Developing ZCURVE 1.02 Computer Program For Prokaryotic Gene Identification And Analyzing Microbial Essential Genes

It is up to now that more than 200 bacterial and archaeal genomes have been completed due to the quick development of bacterial genome-sequencing projects. Indentification of protein-coding genes in microbial genomes is one of the most important tasks in bioinformatics (computional biology). This paper describes a little improvement in recognizing protein-coding genes in bacterial genomes using the Z curve method and also tries to use the BLAST to identify the essential genes in microbes. The first part of the paper introduces the human genome project (HGP) and model organasim genome project. Several well-known gene recognition programs for prokaryotes and the unsolved problems in gene recognition are also referred. The second part of the paper introduces the Z curve methodology which is the basic tool in analyzing prokaryotic genomes and gives a brief introduction to the application of Z curve method in various areas such as gene finding in prokaryotic genomes, isochore structure in eukaryotic genomes and identification of replication origins in the genome of archaeon and bacteria. The third part of the paper proposes the application of Z curve method in the recognition of protein-coding genes in prokaryotic genomes. The author implements the C++ language to rewrite the ZCURVE 1.0 program and makes a little adjustment in training the Fisher coefficients. The rewritten program with a little improvement is named as ZCURVE 1.02. Compared with ZCURVE 1.0, ZCURVE 1.02 shows similar accuracy and lower additional prediction rate. Furthermore, the speed of ZCURVE 1.02 has been enhanced. ZCURVE 1.02 can be run under different operating systems such as Linux and IRIX and can be intergrated into other programs more conveniently.
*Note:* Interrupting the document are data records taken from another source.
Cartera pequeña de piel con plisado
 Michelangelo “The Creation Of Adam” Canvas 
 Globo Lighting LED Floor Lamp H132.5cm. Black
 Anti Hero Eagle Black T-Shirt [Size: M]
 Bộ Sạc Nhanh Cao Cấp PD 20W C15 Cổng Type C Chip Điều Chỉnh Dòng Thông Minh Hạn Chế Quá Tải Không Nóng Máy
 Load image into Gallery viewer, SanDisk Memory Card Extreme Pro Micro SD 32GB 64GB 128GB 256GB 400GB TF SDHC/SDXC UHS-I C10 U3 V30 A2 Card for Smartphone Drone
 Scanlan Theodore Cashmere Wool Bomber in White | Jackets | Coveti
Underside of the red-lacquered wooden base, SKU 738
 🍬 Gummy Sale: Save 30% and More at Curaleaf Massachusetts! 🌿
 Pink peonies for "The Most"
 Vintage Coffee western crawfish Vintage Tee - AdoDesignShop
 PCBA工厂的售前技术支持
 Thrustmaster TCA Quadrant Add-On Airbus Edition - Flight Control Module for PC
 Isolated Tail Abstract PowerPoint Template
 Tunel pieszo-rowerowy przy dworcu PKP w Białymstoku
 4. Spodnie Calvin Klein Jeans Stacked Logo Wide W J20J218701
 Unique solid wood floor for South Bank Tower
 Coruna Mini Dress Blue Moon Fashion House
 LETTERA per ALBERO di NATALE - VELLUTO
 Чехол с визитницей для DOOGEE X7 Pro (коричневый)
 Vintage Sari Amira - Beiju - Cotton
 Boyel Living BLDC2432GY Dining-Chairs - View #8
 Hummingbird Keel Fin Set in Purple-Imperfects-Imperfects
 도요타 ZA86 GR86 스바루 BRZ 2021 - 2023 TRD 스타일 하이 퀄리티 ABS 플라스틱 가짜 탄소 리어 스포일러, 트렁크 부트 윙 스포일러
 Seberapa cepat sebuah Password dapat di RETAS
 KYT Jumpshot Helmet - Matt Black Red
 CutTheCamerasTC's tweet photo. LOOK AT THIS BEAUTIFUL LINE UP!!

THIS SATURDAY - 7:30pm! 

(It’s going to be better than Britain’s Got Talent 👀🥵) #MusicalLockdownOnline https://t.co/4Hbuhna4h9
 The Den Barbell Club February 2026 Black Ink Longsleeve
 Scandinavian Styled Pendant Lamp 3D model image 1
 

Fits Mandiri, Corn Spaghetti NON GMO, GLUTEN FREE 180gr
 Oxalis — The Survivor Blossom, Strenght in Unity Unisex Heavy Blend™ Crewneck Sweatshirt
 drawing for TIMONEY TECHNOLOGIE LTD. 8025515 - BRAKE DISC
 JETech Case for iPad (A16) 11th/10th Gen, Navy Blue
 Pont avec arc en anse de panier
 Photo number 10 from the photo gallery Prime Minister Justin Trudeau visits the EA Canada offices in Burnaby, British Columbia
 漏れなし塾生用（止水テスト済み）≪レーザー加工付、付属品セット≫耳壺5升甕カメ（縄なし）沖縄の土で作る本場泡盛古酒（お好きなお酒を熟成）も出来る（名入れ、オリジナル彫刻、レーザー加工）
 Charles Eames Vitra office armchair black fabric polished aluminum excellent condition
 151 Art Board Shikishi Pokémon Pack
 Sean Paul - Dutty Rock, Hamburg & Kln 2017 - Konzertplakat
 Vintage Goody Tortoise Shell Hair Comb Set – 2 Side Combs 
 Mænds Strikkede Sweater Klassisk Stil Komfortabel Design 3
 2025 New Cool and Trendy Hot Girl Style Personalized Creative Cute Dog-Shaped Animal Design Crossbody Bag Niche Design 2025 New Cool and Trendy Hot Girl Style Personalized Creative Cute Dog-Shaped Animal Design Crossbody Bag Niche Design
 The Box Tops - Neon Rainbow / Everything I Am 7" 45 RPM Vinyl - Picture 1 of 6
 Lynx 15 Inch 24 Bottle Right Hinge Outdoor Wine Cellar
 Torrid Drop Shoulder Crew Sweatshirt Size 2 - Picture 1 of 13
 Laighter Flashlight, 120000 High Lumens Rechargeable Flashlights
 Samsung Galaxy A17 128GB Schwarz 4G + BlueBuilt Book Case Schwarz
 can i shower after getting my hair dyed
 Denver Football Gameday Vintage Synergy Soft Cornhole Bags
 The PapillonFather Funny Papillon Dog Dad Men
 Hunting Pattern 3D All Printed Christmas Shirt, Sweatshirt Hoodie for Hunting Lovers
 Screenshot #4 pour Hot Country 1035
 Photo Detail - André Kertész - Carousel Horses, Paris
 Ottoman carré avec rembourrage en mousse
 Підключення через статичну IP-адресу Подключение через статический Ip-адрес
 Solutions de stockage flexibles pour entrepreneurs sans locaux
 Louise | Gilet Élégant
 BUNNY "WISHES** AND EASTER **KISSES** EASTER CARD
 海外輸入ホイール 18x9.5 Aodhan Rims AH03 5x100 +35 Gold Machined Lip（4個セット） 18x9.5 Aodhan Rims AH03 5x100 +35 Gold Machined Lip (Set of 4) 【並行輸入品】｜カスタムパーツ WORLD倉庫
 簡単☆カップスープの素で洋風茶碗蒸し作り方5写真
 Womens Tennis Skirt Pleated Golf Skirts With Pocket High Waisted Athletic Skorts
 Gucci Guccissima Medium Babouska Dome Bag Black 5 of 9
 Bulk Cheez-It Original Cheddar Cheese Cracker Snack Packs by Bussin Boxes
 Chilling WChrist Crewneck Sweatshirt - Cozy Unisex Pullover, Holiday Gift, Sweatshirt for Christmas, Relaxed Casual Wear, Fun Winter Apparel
In the fourth part of the paper, the author tries to analyze the microbial essential genes using the method of BLAST. The database of essential genes (DEG) contains 2248 essential genes in 8 species after it is updated by the auther. The author analyzes the nucleotide distribution of essential genes and nonessential genes in Bacillus subtilis using the Z curve method and tries to predict the essential genes using the method of BLAST. Besides, the author categorizes the essential genes in E. coli K12 according to different functions and tries to discuss feasibility of predicting essential genes using the BLAST method.